BEGIN Extract provided
Unpublished Disposition, 902 F.2d 42 (9th Cir. 1990)Annotate this Case
UNITED STATES of America, Plaintiff-Appellee,v.Gabriel YBARRA-BALLESTEROS, Defendant-Appellant.
United States Court of Appeals, Ninth Circuit.
Argued Nov. 1, 1989.Resubmitted April 20, 1990.Decided April 30, 1990.
Before HUG, CANBY and BOOCHEVER, Circuit Judges.
Appellant, Gabriel Ybarra-Ballesteros, was arrested and convicted for transporting illegal aliens. Ybarra-Ballesteros' Sentencing Guideline range indicated 21-27 months imprisonment. The district judge departed from the Guidelines and sentenced Ybarra-Ballesteros to a term of four years, followed by three years of supervised release. Ybarra-Ballesteros appealed. Appellant contests the basis for the departure and that the addition of the supervised release results in a sentence exceeding the statutory maximum.
From the evidence presented at the bench trial, the district judge could properly have concluded the following:
On October 20, 1988, a border patrol agent responded to a sensor alert. The agent saw a van leaving the area and attempted to pull the van over for an immigration stop. The van hesitated, and then attempted to ram the patrol car. The van then drove southbound at a high rate of speed, attempting to escape to Mexico. The agent pursued the van. The driver of the van, Ybarra-Ballesteros, abandoned the van and ran south. The agent chased, caught, and handcuffed Ybarra-Ballesteros. Twelve undocumented aliens were found in the van.
Ybarra-Ballesteros confessed to the transportation of undocumented aliens after he was placed under arrest. He admitted that he was to receive $500 for driving the van and the illegal aliens to Los Angeles, California. The agent located a list containing the names of the aliens and the amount the aliens were to pay for transportation. Ybarra-Ballesteros acknowledged ownership of this list.
The district judge specified the following reasons for departure: the high-speed chase, Ybarra-Ballesteros' prior convictions involving the same type of activity, and his use of aliases so that he could be lost in the system.
The district judge held that attempting to ram a border patrol car, engaging in a high-speed chase and abandoning the aliens merited an upward departure.
Evidence supported the district judge's finding that the circumstances articulated existed. Ybarra-Ballesteros claimed that he did not try to ram the patrol car, but merely tried to make a sharp U-turn. The patrol officer, however, stated that Ybarra-Ballesteros tried to ram him. 18 U.S.C. § 3742(e) (1988) (we give due deference to the district judge in deciding the credibility of witnesses). With regard to the high-speed chase, Ybarra-Ballesteros admitted driving only 45 miles per hour. Nevertheless, the court found 45 miles per hour to be a particularly high speed on a winding, desert road. Ybarra-Ballesteros does not deny that he abandoned the van and the aliens. We hold that the district judge was not clearly erroneous in finding that Ybarra-Ballesteros drove recklessly.
END Extract provided
Required actions:
(1) Answer these questions using the Ninth Circuit opinion above:
(a) What range of imprisonment did the Sentencing Guidelines indicate for Ybarra-Ballesteros?
(b) How much money did he admit he was to receive for driving the van?
(c) What speed did he admit driving during the chase?
(2) Render this sentence from the Ninth Circuit opinion in Spanish: "The van then drove southbound at a high rate of speed, attempting to escape to Mexico."
(3) Carry the Ninth Circuit opinion forward from its final sentence.
BEGIN Data section
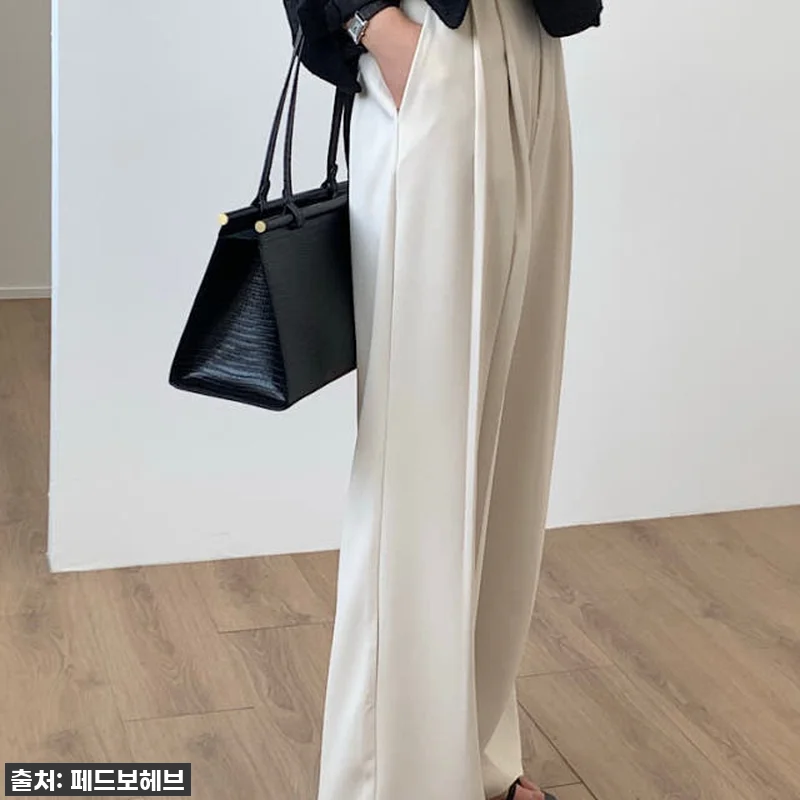 이슈템 떴다! 결혼식 하객룩부터 출근 관련 이미지 1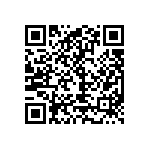 LXY50VB821M16X25LL QRCode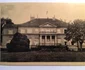 Castel Savarsin 4 jpg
END Data section
Responses to the exercise:
(1)
(a) 21-27 months.
(b) $500.
(c) 45 miles per hour.

(2) Luego la camioneta se dirigió hacia el sur a gran velocidad, intentando escapar a México.

(3)
We also find that Ybarra-Ballesteros' reckless driving was not a factor taken into consideration by the Sentencing Commission. Ybarra-Ballesteros attempts to persuade the court that since most illegal alien smuggling cases involve high-speed chases, the offense level implicitly takes into account his reckless driving. Ybarra-Ballesteros failed to support adequately this conclusion and we find his argument unpersuasive. This court has previously held that high-speed chases warrant an upward departure from the Guidelines. United States v. Ramirez-DeRosas, 873 F.2d 1177 (9th Cir. 1989); Lira-Barraza, No. 88-5161, slip op. at 2418 (9th Cir. Feb. 28, 1990).
Here, the district court departed upwardly by 21 months. In Ramirez-DeRosas, 873 F.2d at 1178, we permitted a departure of 26 months solely on the basis that the individual smuggling aliens was engaged in a high-speed chase. Therefore, we hold that it was not an abuse of discretion for the district court to upwardly depart by 21 months, based on this record.
The other reasons given by the district judge were permissible reasons for departure as well. The district judge noted that appellant had a "very significant record, most of it the same kind of activity." The record indicates that appellant had seven convictions and six additional arrests. We have noted that relapse into the same criminal behavior demonstrates the lack of recognition of the gravity of the original wrong and justifies departure. Montenegro-Rojo, No. 89-50134, slip op. at 3705 (9th Cir. Apr. 12, 1990). We have also held that the use of aliases justifies departure. Id. at 3704.
Ybarra-Ballesteros contends that 18 U.S.C. § 3583 (1988) provides that supervised release may be imposed as "part of a sentence." Ybarra-Ballesteros argues that this means the period of supervised release, when added to the custodial portion of the sentence, may not exceed the statutory maximum period of incarceration.
In Montenegro-Rojo, we encountered the same argument and held that the combined total of the imprisonment and supervised release may exceed the maximum guideline for sentencing. Slip op. at 3714-15.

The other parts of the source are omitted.